BRIEF — Set every record down verbatim and omit the pictures.

MATERIAL FOR THIS TASK —
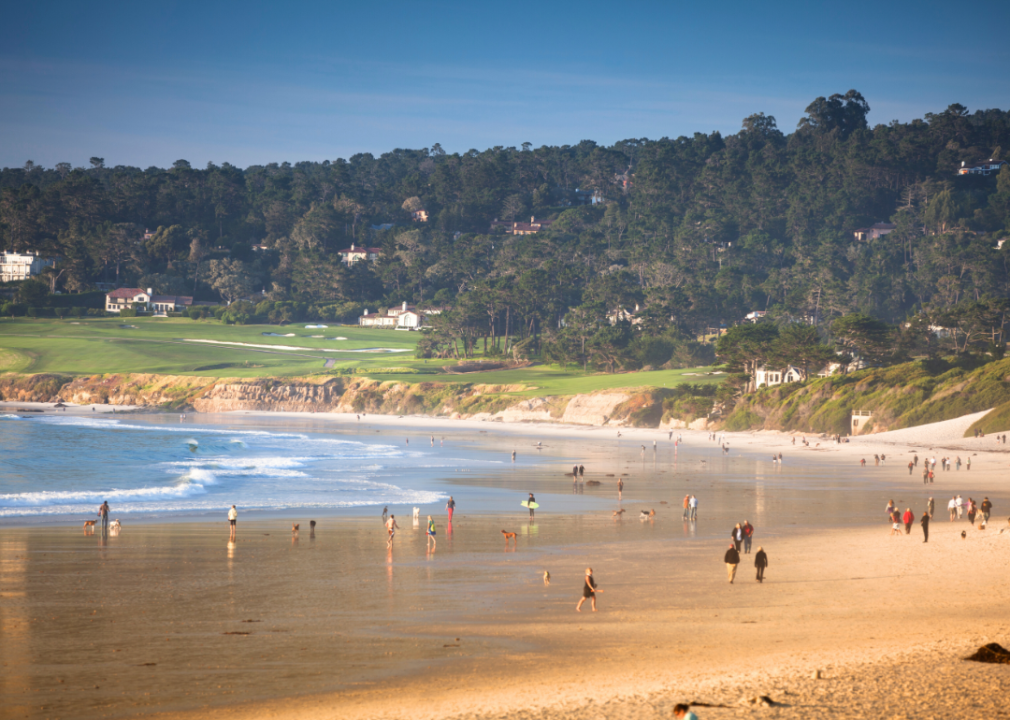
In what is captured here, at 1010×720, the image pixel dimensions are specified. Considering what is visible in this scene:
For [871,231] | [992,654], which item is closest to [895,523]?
[992,654]

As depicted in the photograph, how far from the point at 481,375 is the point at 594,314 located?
20467 mm

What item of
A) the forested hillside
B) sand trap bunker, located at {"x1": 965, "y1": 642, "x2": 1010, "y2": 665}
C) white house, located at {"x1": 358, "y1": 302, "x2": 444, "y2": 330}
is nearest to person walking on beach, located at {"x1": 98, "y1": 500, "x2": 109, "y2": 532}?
sand trap bunker, located at {"x1": 965, "y1": 642, "x2": 1010, "y2": 665}

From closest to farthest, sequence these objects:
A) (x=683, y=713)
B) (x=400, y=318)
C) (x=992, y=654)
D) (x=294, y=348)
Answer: (x=683, y=713) → (x=992, y=654) → (x=294, y=348) → (x=400, y=318)

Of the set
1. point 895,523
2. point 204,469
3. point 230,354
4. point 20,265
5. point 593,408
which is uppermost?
point 20,265

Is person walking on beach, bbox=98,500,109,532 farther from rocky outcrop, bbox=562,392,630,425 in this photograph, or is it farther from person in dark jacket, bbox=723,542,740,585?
rocky outcrop, bbox=562,392,630,425

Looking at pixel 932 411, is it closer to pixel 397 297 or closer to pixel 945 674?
pixel 945 674

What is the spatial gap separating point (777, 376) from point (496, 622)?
7438cm

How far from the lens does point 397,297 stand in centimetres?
18075

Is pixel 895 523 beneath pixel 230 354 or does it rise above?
beneath

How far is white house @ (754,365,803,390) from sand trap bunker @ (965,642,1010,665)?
2899 inches

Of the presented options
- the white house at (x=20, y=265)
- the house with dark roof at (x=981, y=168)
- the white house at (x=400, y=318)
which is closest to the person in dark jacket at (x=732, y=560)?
the white house at (x=400, y=318)

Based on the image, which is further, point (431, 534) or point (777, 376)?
point (777, 376)

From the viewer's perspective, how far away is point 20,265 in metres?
194

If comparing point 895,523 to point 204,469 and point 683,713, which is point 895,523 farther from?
point 204,469
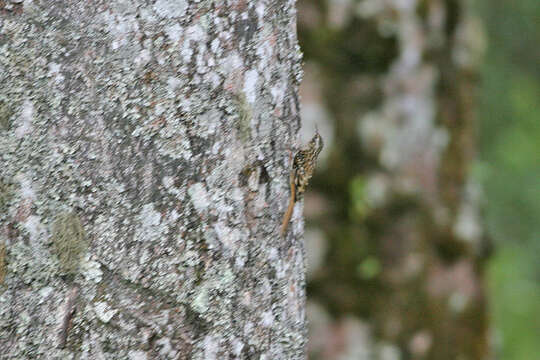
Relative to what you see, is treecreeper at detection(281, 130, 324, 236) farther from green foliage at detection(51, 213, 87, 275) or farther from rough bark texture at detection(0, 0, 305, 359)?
green foliage at detection(51, 213, 87, 275)

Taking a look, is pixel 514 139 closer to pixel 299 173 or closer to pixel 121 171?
pixel 299 173

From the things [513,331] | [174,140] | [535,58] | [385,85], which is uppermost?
[535,58]

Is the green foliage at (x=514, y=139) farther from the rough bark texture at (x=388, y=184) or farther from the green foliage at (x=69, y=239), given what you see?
the green foliage at (x=69, y=239)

EXERCISE RESULT —
In what is captured here, at 1010×720, the image pixel dimensions are specified. Considering what is visible in this scene:
For [871,231] | [992,654], which item is closest to [895,523]?
[992,654]

As depicted in the photograph, how far from the point at 481,375 is the point at 594,314 located?
20467 mm

What item of
A) the forested hillside
B) sand trap bunker, located at {"x1": 965, "y1": 642, "x2": 1010, "y2": 665}
C) white house, located at {"x1": 358, "y1": 302, "x2": 444, "y2": 330}
is nearest to person walking on beach, located at {"x1": 98, "y1": 500, "x2": 109, "y2": 532}?
sand trap bunker, located at {"x1": 965, "y1": 642, "x2": 1010, "y2": 665}

From closest to farthest, sequence these objects:
A) (x=683, y=713)
B) (x=400, y=318)
C) (x=992, y=654)
D) (x=294, y=348)
Answer: (x=683, y=713) → (x=992, y=654) → (x=294, y=348) → (x=400, y=318)

Of the set
1. point 895,523
2. point 204,469
3. point 230,354
4. point 20,265
5. point 593,408
which is uppermost?
point 20,265

Is person walking on beach, bbox=98,500,109,532 farther from rocky outcrop, bbox=562,392,630,425 in this photograph, or is it farther from person in dark jacket, bbox=723,542,740,585?
rocky outcrop, bbox=562,392,630,425

Looking at pixel 932 411, is it closer to pixel 397 297 or closer to pixel 945 674?
pixel 945 674

What is the spatial gap separating point (777, 376) from point (496, 622)?
7438cm

How far from the lens does point 397,297 stand in centimetres?
18075

Is pixel 895 523 beneath pixel 230 354 or does it rise above?
beneath

How far is white house @ (754,365,803,390) from sand trap bunker @ (965,642,1010,665)?
2899 inches

Of the presented options
- the white house at (x=20, y=265)
- the house with dark roof at (x=981, y=168)
- the white house at (x=400, y=318)
which is closest to the person in dark jacket at (x=732, y=560)?
the white house at (x=400, y=318)

Based on the image, which is further, point (431, 534) or point (777, 376)?
point (777, 376)

From the viewer's perspective, how far away is point 20,265 in metres?
194

If comparing point 895,523 to point 204,469 and point 683,713, which is point 895,523 farther from?
point 204,469
Relative to what you see, is treecreeper at detection(281, 130, 324, 236) farther from green foliage at detection(51, 213, 87, 275) or farther from rough bark texture at detection(0, 0, 305, 359)?
green foliage at detection(51, 213, 87, 275)

Taking a look, is pixel 514 139 closer to pixel 299 173 or closer to pixel 121 171?
pixel 299 173

From the things [513,331] | [174,140] | [535,58] | [385,85], which is uppermost?
[535,58]

Is the green foliage at (x=514, y=139) farther from the rough bark texture at (x=388, y=184) or farther from the green foliage at (x=69, y=239), given what you see?
the green foliage at (x=69, y=239)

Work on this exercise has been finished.